Extracted records
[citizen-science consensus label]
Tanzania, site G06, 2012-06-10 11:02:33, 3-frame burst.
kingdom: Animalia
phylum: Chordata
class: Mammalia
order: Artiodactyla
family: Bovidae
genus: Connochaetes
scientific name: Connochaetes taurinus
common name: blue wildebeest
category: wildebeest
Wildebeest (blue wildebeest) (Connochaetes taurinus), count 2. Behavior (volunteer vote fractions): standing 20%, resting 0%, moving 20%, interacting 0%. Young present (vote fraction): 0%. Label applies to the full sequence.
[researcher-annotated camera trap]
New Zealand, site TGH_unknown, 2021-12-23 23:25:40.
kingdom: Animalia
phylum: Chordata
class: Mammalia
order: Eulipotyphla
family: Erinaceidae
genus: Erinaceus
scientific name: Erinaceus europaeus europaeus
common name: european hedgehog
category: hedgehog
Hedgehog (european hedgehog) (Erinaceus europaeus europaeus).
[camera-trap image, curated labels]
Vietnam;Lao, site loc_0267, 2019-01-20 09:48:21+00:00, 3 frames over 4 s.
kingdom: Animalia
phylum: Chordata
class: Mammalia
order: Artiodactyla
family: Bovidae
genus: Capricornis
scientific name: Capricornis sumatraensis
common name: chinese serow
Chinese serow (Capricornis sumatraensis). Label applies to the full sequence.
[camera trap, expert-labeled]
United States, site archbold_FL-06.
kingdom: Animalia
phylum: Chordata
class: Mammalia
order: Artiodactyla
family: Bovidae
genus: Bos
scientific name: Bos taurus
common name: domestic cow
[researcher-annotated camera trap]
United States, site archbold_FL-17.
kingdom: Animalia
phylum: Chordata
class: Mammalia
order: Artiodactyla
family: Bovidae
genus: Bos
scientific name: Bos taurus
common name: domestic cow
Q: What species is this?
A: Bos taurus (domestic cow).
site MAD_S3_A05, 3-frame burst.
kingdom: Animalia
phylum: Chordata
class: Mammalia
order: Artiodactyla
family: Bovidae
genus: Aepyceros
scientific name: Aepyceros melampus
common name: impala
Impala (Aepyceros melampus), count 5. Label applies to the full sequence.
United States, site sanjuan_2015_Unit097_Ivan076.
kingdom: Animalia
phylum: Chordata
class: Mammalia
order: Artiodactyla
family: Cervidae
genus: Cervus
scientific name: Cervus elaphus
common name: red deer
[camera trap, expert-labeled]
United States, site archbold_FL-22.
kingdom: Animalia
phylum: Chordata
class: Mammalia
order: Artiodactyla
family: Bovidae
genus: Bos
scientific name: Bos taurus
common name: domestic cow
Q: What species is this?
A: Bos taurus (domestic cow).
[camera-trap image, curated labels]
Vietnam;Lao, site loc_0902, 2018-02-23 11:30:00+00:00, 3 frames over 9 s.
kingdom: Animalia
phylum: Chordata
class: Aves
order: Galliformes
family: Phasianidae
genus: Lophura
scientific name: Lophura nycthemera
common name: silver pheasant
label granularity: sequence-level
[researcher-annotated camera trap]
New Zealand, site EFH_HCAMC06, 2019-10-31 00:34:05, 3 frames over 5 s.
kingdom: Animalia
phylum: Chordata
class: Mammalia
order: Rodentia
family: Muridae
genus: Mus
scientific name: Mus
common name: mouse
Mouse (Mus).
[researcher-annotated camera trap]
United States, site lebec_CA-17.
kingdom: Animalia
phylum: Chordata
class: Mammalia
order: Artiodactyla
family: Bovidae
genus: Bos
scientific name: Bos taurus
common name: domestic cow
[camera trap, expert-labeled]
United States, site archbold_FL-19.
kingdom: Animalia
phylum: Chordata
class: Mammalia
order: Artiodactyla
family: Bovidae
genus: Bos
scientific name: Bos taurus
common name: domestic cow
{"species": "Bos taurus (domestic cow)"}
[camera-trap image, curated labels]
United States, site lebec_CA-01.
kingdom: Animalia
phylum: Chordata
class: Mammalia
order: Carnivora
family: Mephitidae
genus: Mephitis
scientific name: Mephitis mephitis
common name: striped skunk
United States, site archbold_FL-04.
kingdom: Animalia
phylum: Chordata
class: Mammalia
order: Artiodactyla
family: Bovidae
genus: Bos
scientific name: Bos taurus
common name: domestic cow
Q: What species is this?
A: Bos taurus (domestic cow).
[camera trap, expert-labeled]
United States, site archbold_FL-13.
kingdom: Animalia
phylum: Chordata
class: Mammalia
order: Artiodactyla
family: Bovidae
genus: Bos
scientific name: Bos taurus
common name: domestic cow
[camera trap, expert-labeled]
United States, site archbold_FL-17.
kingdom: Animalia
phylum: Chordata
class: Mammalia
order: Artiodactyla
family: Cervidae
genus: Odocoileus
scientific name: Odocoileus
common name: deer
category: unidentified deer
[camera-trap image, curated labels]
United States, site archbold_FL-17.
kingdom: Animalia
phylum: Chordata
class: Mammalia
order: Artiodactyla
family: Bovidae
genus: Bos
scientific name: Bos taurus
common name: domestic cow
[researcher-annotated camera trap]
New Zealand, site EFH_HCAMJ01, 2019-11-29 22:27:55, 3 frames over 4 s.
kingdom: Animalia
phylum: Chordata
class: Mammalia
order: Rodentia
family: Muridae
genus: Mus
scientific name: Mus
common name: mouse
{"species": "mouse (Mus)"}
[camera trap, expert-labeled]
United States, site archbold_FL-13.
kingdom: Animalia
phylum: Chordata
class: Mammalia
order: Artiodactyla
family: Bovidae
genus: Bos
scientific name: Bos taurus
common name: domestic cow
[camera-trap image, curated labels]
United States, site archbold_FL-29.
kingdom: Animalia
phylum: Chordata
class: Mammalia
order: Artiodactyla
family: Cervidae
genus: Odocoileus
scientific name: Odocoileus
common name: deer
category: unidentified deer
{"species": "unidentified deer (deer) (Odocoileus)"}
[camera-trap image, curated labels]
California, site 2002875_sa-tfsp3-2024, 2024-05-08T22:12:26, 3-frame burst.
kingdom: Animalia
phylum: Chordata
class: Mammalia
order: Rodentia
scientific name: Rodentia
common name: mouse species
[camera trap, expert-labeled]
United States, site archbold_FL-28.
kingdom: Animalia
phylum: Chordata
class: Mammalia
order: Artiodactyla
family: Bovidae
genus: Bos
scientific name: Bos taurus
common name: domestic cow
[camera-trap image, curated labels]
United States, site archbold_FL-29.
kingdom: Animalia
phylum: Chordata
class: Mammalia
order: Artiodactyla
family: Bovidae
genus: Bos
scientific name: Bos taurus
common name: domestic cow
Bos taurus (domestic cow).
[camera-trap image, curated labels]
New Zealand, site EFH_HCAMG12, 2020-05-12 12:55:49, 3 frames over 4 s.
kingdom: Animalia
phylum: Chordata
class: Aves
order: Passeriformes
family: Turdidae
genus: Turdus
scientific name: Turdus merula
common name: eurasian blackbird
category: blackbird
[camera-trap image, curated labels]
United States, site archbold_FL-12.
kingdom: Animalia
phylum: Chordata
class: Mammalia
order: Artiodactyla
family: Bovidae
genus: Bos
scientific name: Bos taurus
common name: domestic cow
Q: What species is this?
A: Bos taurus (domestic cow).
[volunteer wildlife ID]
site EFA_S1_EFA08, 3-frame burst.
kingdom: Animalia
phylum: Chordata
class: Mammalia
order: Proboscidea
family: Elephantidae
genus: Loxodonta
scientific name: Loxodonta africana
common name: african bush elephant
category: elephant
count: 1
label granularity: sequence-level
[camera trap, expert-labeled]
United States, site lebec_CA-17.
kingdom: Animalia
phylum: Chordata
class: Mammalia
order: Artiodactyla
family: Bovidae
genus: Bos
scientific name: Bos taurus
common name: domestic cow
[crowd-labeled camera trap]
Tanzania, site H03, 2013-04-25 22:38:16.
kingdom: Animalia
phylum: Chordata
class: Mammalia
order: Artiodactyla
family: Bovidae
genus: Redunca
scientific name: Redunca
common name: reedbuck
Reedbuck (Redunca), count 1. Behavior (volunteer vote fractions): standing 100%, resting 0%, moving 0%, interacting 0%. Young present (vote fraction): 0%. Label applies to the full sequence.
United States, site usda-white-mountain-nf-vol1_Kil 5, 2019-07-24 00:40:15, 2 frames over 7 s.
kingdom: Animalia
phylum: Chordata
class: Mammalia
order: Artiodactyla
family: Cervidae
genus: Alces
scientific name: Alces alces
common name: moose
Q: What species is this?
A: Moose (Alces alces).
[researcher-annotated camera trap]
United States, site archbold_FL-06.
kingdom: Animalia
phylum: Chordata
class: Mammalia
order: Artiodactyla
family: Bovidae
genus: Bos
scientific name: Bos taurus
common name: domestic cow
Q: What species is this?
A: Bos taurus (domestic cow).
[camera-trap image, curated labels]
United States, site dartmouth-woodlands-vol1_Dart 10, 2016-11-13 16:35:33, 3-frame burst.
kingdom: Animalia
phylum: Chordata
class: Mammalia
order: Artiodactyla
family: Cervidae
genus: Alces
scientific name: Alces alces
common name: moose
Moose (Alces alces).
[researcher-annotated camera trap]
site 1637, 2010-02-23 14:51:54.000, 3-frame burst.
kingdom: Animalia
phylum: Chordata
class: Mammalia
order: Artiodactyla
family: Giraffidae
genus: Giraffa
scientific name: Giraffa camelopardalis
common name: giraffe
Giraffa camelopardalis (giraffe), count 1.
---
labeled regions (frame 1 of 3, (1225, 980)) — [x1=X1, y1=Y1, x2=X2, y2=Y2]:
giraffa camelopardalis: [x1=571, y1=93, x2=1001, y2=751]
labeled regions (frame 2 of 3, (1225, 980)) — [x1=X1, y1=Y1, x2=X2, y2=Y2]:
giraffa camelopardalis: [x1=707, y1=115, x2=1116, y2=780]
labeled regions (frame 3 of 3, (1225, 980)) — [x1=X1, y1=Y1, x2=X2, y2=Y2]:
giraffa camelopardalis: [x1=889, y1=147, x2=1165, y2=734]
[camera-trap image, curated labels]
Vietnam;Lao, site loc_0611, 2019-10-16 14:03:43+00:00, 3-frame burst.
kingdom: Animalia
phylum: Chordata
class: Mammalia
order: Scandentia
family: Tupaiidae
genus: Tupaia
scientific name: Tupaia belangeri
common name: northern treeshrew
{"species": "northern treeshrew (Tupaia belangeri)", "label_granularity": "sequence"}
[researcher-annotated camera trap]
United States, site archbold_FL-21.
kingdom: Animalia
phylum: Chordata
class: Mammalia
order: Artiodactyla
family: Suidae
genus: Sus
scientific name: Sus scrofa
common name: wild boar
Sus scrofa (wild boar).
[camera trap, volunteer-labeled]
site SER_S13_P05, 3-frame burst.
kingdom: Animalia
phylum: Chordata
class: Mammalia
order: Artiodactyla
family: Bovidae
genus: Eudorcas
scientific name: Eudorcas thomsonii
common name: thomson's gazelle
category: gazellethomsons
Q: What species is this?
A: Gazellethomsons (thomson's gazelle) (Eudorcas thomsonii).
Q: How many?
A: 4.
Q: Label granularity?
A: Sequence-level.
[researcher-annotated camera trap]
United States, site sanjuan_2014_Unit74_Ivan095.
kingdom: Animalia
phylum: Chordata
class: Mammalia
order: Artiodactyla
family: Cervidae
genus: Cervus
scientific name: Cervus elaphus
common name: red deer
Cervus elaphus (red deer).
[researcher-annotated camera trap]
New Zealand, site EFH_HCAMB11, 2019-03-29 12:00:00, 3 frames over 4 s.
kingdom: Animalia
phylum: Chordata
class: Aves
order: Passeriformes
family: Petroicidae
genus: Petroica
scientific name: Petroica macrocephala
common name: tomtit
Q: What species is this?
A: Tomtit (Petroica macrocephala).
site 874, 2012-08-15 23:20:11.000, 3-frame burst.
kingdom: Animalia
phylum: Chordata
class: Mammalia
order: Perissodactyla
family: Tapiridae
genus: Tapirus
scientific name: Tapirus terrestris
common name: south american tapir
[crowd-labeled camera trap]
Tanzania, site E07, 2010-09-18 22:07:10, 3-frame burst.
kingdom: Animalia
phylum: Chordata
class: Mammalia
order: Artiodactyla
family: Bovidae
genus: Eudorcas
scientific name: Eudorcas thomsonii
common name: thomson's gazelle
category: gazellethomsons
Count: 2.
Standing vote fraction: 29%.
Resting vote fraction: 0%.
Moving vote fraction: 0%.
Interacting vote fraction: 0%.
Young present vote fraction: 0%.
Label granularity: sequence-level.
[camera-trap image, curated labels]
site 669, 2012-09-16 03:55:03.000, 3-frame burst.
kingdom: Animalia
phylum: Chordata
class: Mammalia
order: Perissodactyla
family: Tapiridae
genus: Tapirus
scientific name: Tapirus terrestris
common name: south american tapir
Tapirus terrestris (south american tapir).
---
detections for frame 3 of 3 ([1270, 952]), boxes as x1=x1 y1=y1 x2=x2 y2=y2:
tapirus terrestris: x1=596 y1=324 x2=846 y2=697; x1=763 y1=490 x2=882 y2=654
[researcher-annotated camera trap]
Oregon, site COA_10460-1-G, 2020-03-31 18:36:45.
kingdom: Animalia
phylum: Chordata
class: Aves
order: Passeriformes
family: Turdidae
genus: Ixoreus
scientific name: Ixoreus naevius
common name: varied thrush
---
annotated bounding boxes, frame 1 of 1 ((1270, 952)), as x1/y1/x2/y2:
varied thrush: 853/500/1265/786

* [WHAT TO PRODUCE] Return the entries exactly through the "scientific name: Connochaetes taurinus" line.

* [RESULT FOR THIS EXERCISE]
[citizen-science consensus label]
Tanzania, site G06, 2012-06-10 11:02:33, 3-frame burst.
kingdom: Animalia
phylum: Chordata
class: Mammalia
order: Artiodactyla
family: Bovidae
genus: Connochaetes
scientific name: Connochaetes taurinus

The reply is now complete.